Published On: 04.20.15 | 

By: Chuck Chandler

Mobile employee saves young girl

Leo Campbell and wife splash for NC

A Mobile Division employee rescued a 4-year-old girl from a burning house Easter morning on his way to church.

Alabama Power employee and Tensaw Pastor Leo Campbell is joined by his wife Suporior Campbell. He was stopped on his way to church to help rescue a young girl.

Leo Campbell climbed through a window of the house after he and other passersby were flagged down by Valarie Bridges, the mother of the child whose house caught fire after flames from a hot grill on the back deck she was cooking on got out of control.

The frantic woman couldn’t get into the house where the child was trapped alone. She ran into the street screaming “my baby’s inside,” which caught Campbell’s attention. The first two men to stop went into the house through a front window, but couldn’t find the child and were driven back out by the intense flames and smoke.

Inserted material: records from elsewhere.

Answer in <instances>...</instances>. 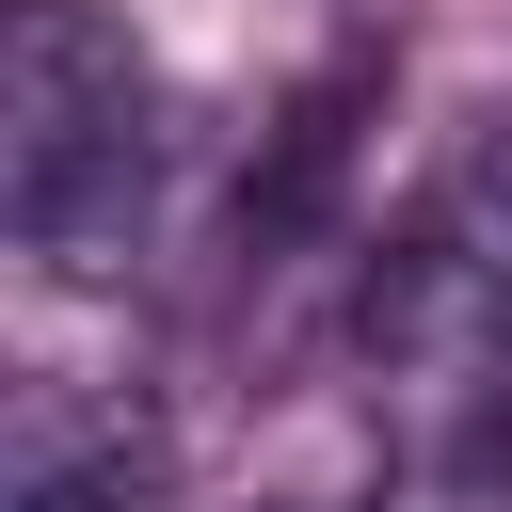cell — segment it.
I'll use <instances>...</instances> for the list:
<instances>
[{
    "label": "cell",
    "mask_w": 512,
    "mask_h": 512,
    "mask_svg": "<svg viewBox=\"0 0 512 512\" xmlns=\"http://www.w3.org/2000/svg\"><path fill=\"white\" fill-rule=\"evenodd\" d=\"M0 512H160V416H96V432H32Z\"/></svg>",
    "instance_id": "cell-3"
},
{
    "label": "cell",
    "mask_w": 512,
    "mask_h": 512,
    "mask_svg": "<svg viewBox=\"0 0 512 512\" xmlns=\"http://www.w3.org/2000/svg\"><path fill=\"white\" fill-rule=\"evenodd\" d=\"M368 352L432 400H464V448L512 464V128L432 192V224L368 272Z\"/></svg>",
    "instance_id": "cell-2"
},
{
    "label": "cell",
    "mask_w": 512,
    "mask_h": 512,
    "mask_svg": "<svg viewBox=\"0 0 512 512\" xmlns=\"http://www.w3.org/2000/svg\"><path fill=\"white\" fill-rule=\"evenodd\" d=\"M0 208L48 272H112L160 208V80L128 16L96 0H16L0 32Z\"/></svg>",
    "instance_id": "cell-1"
}]
</instances>
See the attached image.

Campbell, Power Delivery Distribution crew foreman – Michigan Avenue Complex, was on his way to preach at his church in Tensaw when he pulled over to help. The men lifted him through a side window. The smoke was so thick that he asked for a shirt to place over his face. Another bystander gave him a water bottle to wet the shirt. Campbell tried several times to find little Simone Floyd, only to be forced back by the thick smoke.

Campbell says he kept coming to the window to get air, and someone on the outside told him to come out and leave the job to the fire department, but he refused to go back outside without Simone.

“Someone told me before I found her, ‘The fire department is on the way, come on out,’” Campbell said. “And I said no.  I’m not coming out without her.”

Campbell visited Simone Floyd after she was released from the hospital (pictured here with her mother Valarie Bridges).

Holding out hope

Giving it one last try after receiving a cellphone for light, Campbell heard the child moaning and found her stretched out on the floor. He picked her up and handed her to the men at the window, who gave the girl – with black foam coming from her mouth – to a nurse who’d also stopped at the house.

Campbell and his wife visited Simone Easter night in the hospital. The child was released Monday. Bridges was told by fire department officials if the child had stayed in the house two minutes longer, she would have died.

“Sometimes we ask ourselves what will happen to me if I stop, instead of asking what will happen to the people if I do not stop,” Campbell said.

Campbell said he couldn’t have saved her without the help of all the others who were impelled to stop.

“It took all of us, and I think that it was such a great message to happen on such an awesome day, that all of us came together for this little girl,” Campbell said.